The piece I love most at the RoCo is the sculpture series. I’m not a mania football fan, but I can feel a very strong connection with the idea that the invisibles are what make us today.
I am always an astronomy fan. It’s funny, but when I was a little child how the universe is going to end is the question bothers me most. I believed at that time if we knew the answer to that question we might be able to prevent the end of the space happening. While I gradually grow up, I start to understand that there are so many things in this world that we are able to influence at all, for example, the end of the world if it has to come. Yet, moving away my attention from the “ending,” I start to have more interests in the “Dark Matters.”

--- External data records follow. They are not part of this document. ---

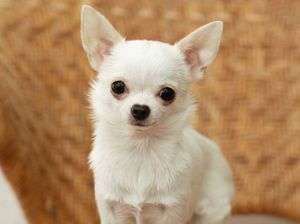 Chihuahua: starostlivosť a starostlivosť o šteňa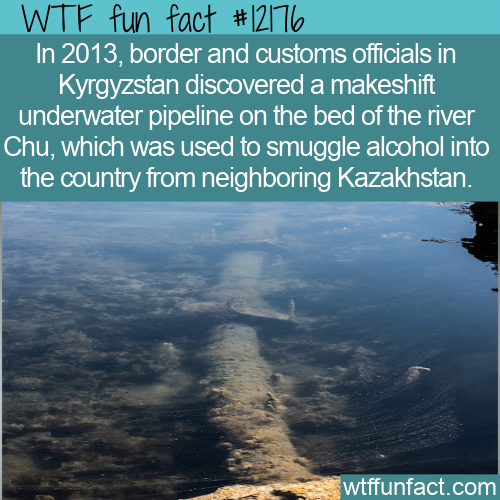 WTF Fun Fact - Underwater Alcohol Pipeline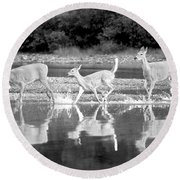 Round Beach Towel featuring the photograph Many Glacier Deer 1 by Adam Jewell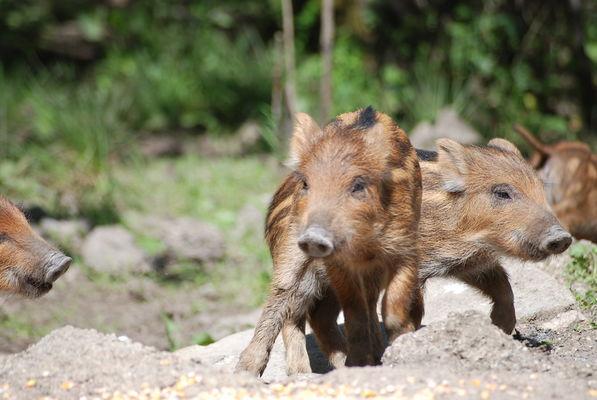 Parc animalier-Nature sauvage des lacs-Marcassins-Lac du Der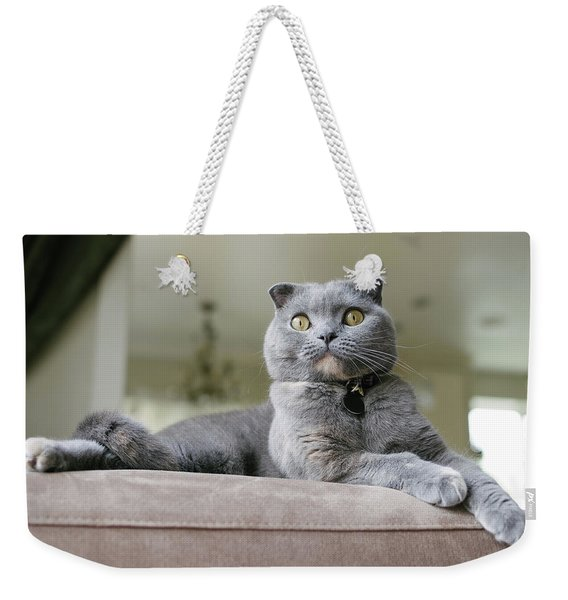 Beautiful Grey Scottish Fold Cat Lounges On Couch Weekender Tote Bag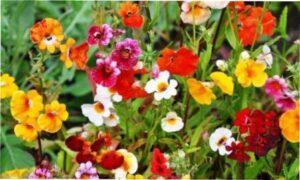 Немезія - квітка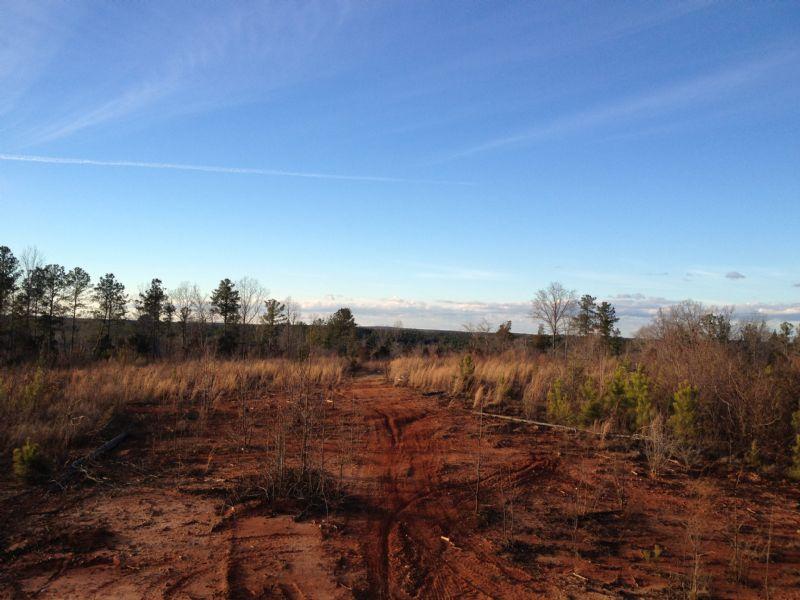 Highway 72 Tract B : Clinton : Laurens County : South Carolina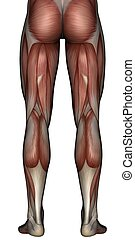 3D muscle of man - 3D rendered muscle of man on white...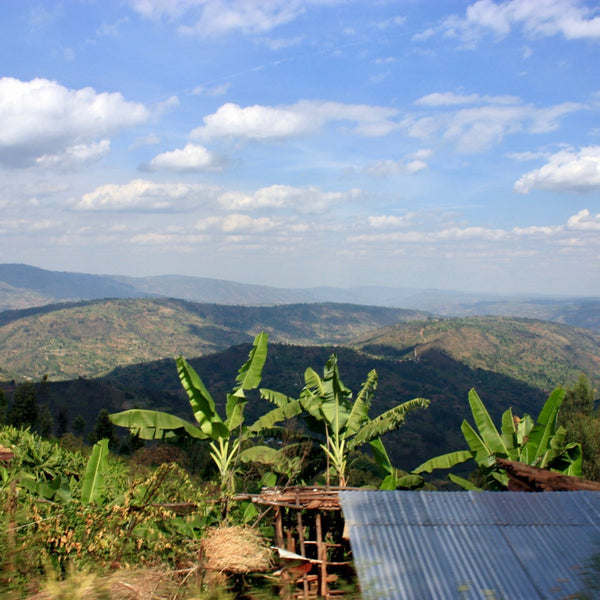 Views from the Mblimia Farm Mill in Rwanda | Hasbean.co.uk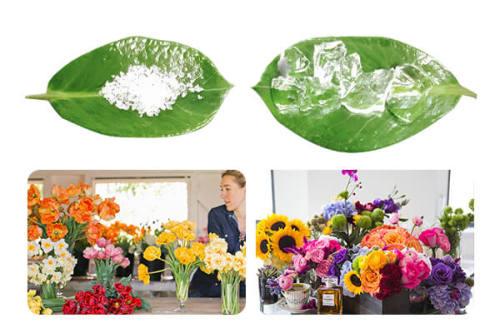 Супер впитывающий полимер для транспортировки срезанных цветов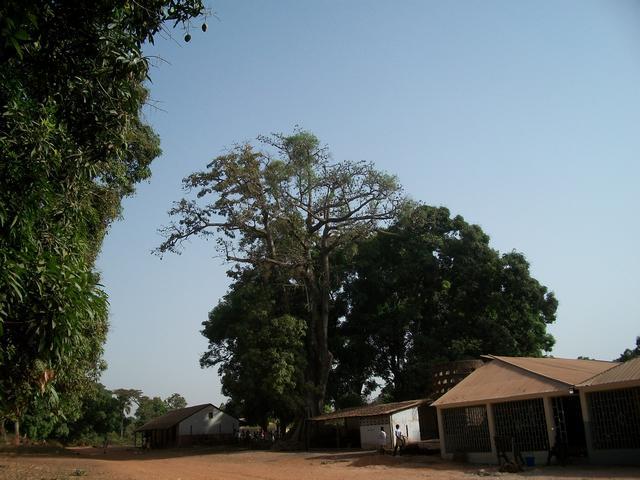 Guinea 2010 104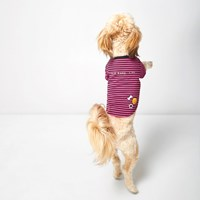 River Island Womens Pink Ri Dog Stripe Print T Shirt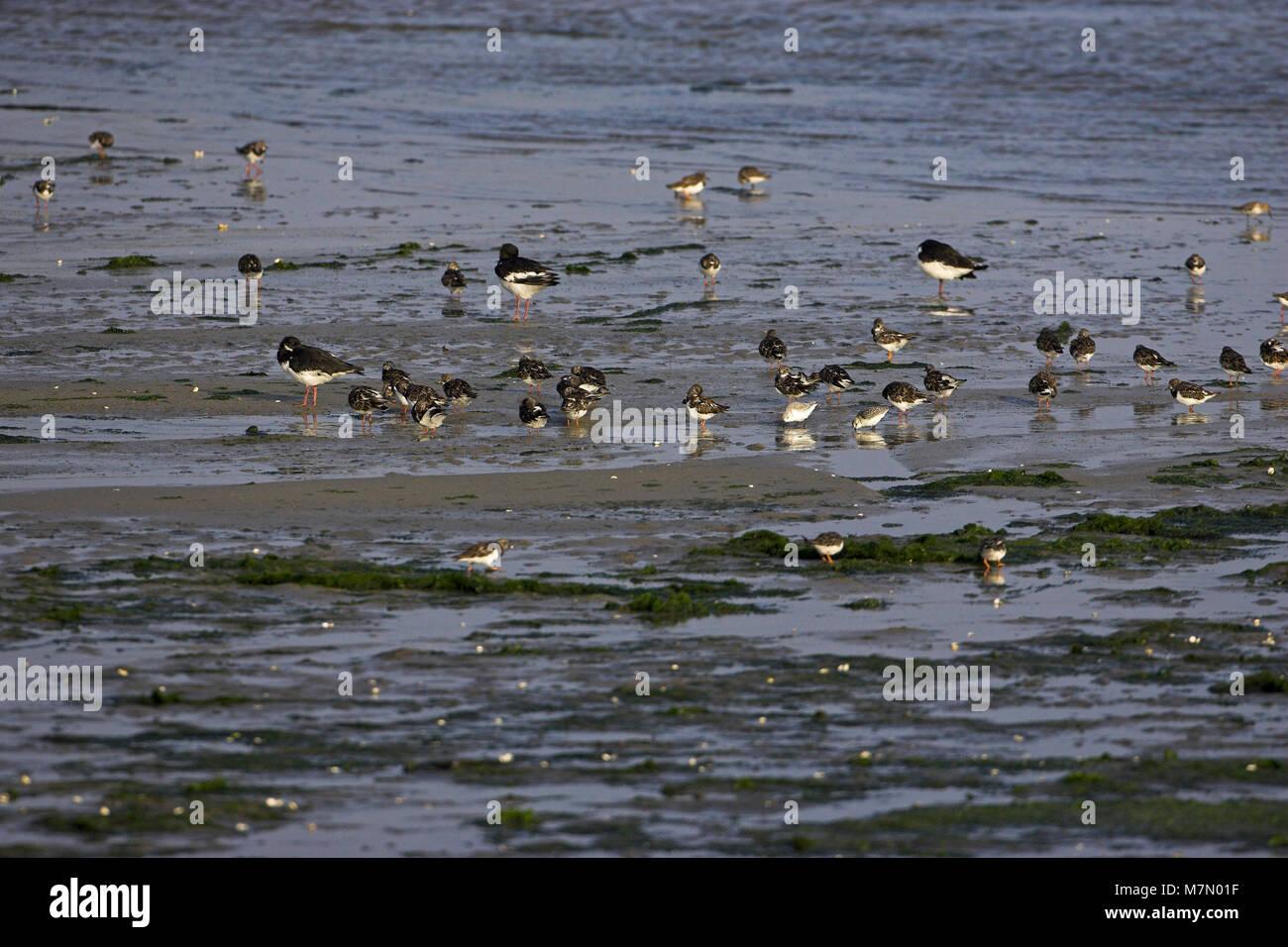 Ruddy turnstone Arenaria interpres feeding in estuarine mud Brittany France - Stock Image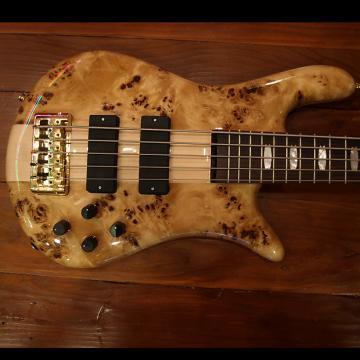 Custom Spector 5 string Bass Poplar Burl Poplar Burl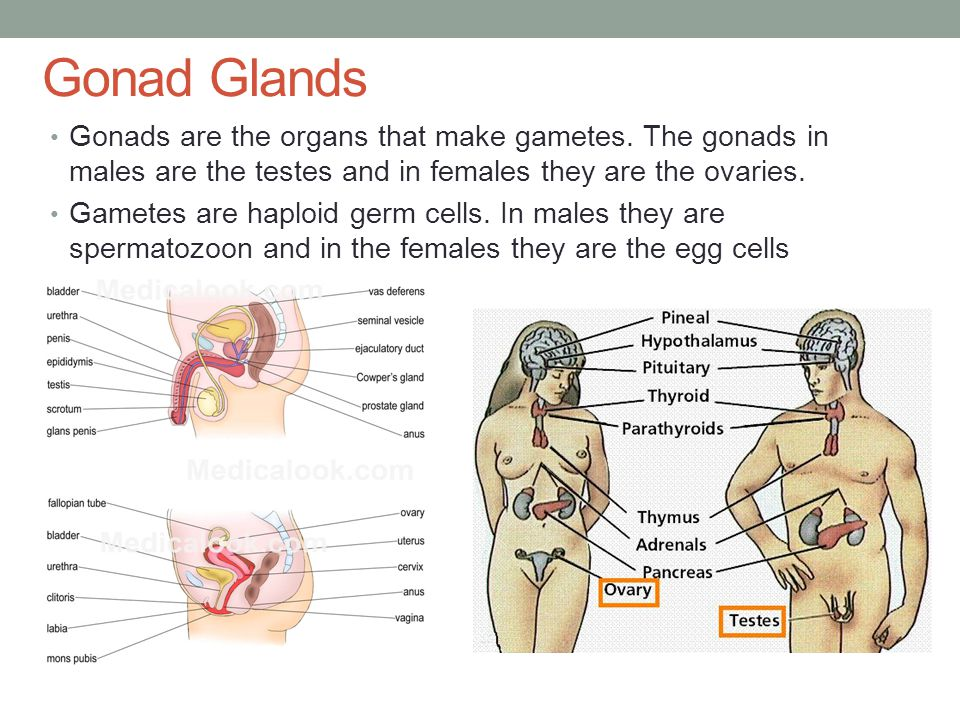Concept Check 1.The gonad in males is/are A) testosterone B) ovaries C) Testes D) Scrotum 2.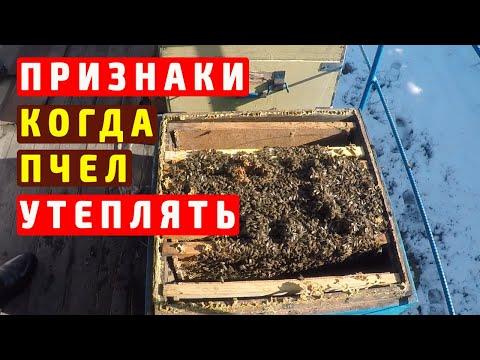 Пчеловодство зимой   Пора утеплять пчел  Внимание корма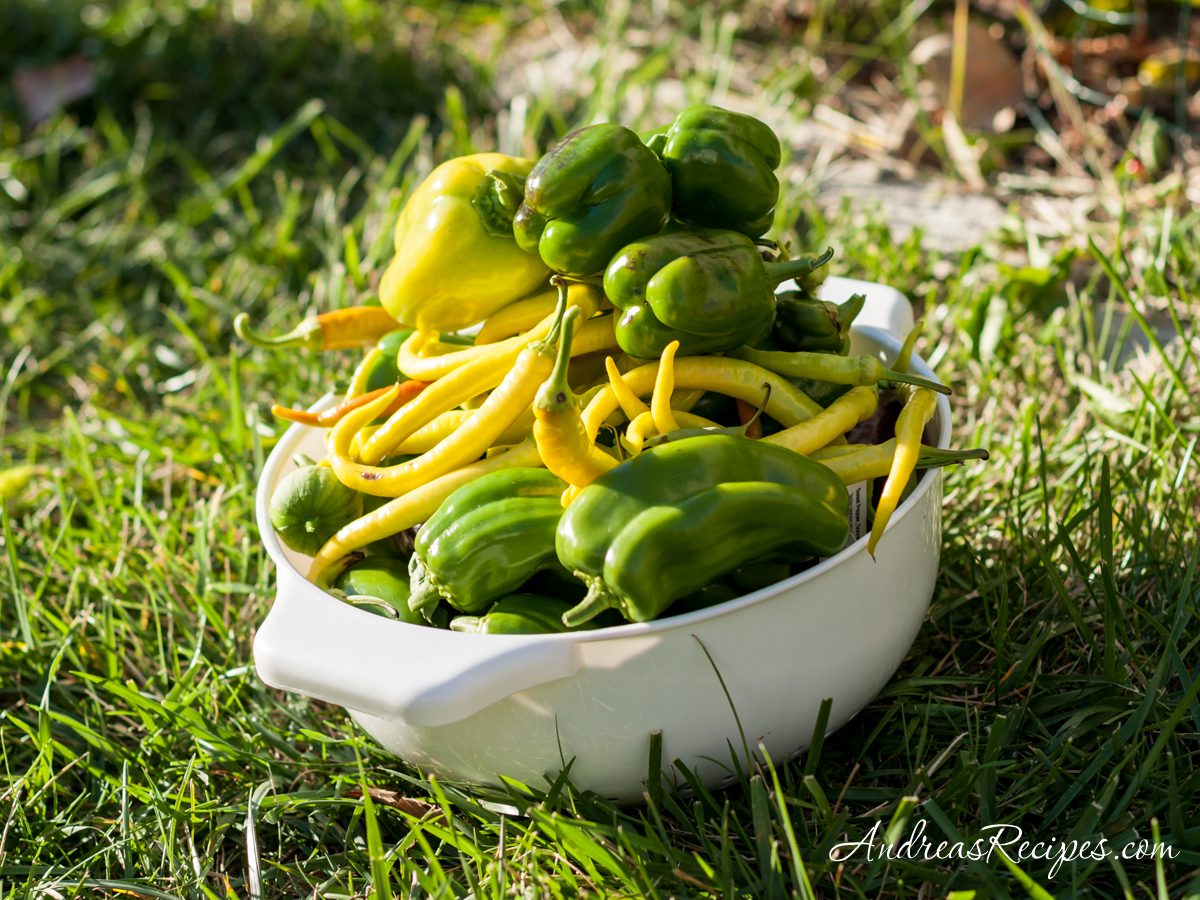 Peppers, final harvest 2010 - Andrea Meyers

According to Wiki, “Dark matter is a hypothetical kind of matter that cannot be seen with telescopes but would account for most of the matter in the universe. The existence and properties of dark matter are inferred from its gravitational effects on visible matter, on radiation, and on the large-scale structure of the universe. Dark matter has not been detected directly, making it one of the greatest mysteries in modern astrophysics.” However, “the total mass–energy of the known universecontains 4.9% ordinary matter, 26.8% dark matter and 68.3% dark energy.[2][3] Thus, dark matter is estimated to constitute 84.5% [note 1] of the total matter in the universe, while dark energy plus dark matter constitute 95.1% of the total mass–energy content of the universe."
The most part of universe is come up with something we cannot see, feel, or even detect. This is just like how we plan our life. Though people try to set up a solid way, accidents and coincidences still keep happening. How our lives are is sharpen by what we cannot see.